My main local model is Qwen3.5 9B at Q4 quantisation via MLX. I ran a formal benchmark on the larger Qwen3 14B to find out whether more parameters at the same quantisation level were worth the trade-off in speed and RAM.
Short answer: yes, with caveats.
The test setup
- Hardware: Mac Mini M4, 24GB unified memory, Apple Silicon neural engine
- Framework: MLX — Apple's machine learning framework, native to Apple Silicon
- Model: Qwen3 14B, MLX-converted, Q4 quantisation
- Metrics: tokens per second (throughput), time to first token (TTFT), RAM usage during inference
This isn't a synthetic benchmark on a test cluster. It's what the model actually does on the machine that runs my full automation stack, with other background jobs alive.
The results
| Metric | Result |
|---|---|
| Average throughput | 10.68 tokens/second |
| Time to first token | 0.764 seconds |
| RAM usage (inference) | ~10GB |
For comparison: Qwen3.5 9B at Q4 runs at around 15–18 t/s in my experience, using 6–7GB RAM. The 14B gives roughly 40% more parameters at a 35–40% speed cost, with 3–4GB more RAM.
What these numbers mean in practice
10.68 t/s for a 500-word response is about 47 seconds end-to-end. Slower than cloud for interactive use — but not painfully slow for draft-and-revise workflows where you're reading while the model is still writing.
The 0.764s TTFT is the more important number for how the model feels. Under a second to first token means it doesn't feel stuck when you submit. That threshold matters psychologically — anything over a second starts to feel like a loading spinner.
The 10GB RAM footprint is significant for a 24GB machine. It leaves 14GB headroom for the OS, other processes, and multi-model setups. You could run Qwen3 14B and Hermes 3 8B simultaneously with room to spare.
The verdict
Qwen3 14B is meaningfully better than 9B for complex tasks — reasoning depth, instruction following on multi-step prompts, long-form coherence. For quick drafts and simple reformatting, the 9B is still the right call: faster, lighter, good enough.

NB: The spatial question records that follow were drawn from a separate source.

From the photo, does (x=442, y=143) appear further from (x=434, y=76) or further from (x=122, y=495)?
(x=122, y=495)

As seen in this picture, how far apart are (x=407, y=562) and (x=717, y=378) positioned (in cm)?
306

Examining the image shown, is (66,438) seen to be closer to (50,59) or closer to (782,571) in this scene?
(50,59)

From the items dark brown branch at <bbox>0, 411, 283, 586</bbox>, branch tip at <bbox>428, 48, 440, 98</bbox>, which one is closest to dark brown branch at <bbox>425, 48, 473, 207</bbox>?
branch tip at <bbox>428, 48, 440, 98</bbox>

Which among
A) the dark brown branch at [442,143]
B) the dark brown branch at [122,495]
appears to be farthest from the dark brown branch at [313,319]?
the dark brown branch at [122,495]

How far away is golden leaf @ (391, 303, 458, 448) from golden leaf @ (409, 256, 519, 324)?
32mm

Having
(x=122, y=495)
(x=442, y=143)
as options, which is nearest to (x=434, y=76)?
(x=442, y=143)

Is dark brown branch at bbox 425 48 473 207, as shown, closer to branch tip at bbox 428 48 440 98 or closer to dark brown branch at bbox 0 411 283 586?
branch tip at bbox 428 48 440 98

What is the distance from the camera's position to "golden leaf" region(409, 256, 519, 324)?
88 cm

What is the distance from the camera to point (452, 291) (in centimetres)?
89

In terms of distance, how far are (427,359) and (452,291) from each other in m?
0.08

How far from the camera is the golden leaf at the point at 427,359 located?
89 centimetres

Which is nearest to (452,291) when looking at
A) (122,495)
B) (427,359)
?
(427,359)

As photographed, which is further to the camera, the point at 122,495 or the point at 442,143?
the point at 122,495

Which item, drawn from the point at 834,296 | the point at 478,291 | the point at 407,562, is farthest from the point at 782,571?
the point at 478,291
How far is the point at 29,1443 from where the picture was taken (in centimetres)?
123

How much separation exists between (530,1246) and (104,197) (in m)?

The model I haven't benchmarked yet is Qwen3.6 35B-A3B — a 35B mixture-of-experts model at Q4 quantisation. The hypothesis: 35B MoE might fit in 24GB and produce qualitatively better output for strategy and analysis tasks. That benchmark is coming, and it would change the routing logic if it holds.
Why I benchmark my own hardware
Published benchmark tables — MMLU scores, HumanEval, GPQA — don't tell me whether a model will hallucinate a supplier name at 02:00 when nothing is watching. They don't reflect Apple Silicon performance at all; most benchmarks run on NVIDIA hardware.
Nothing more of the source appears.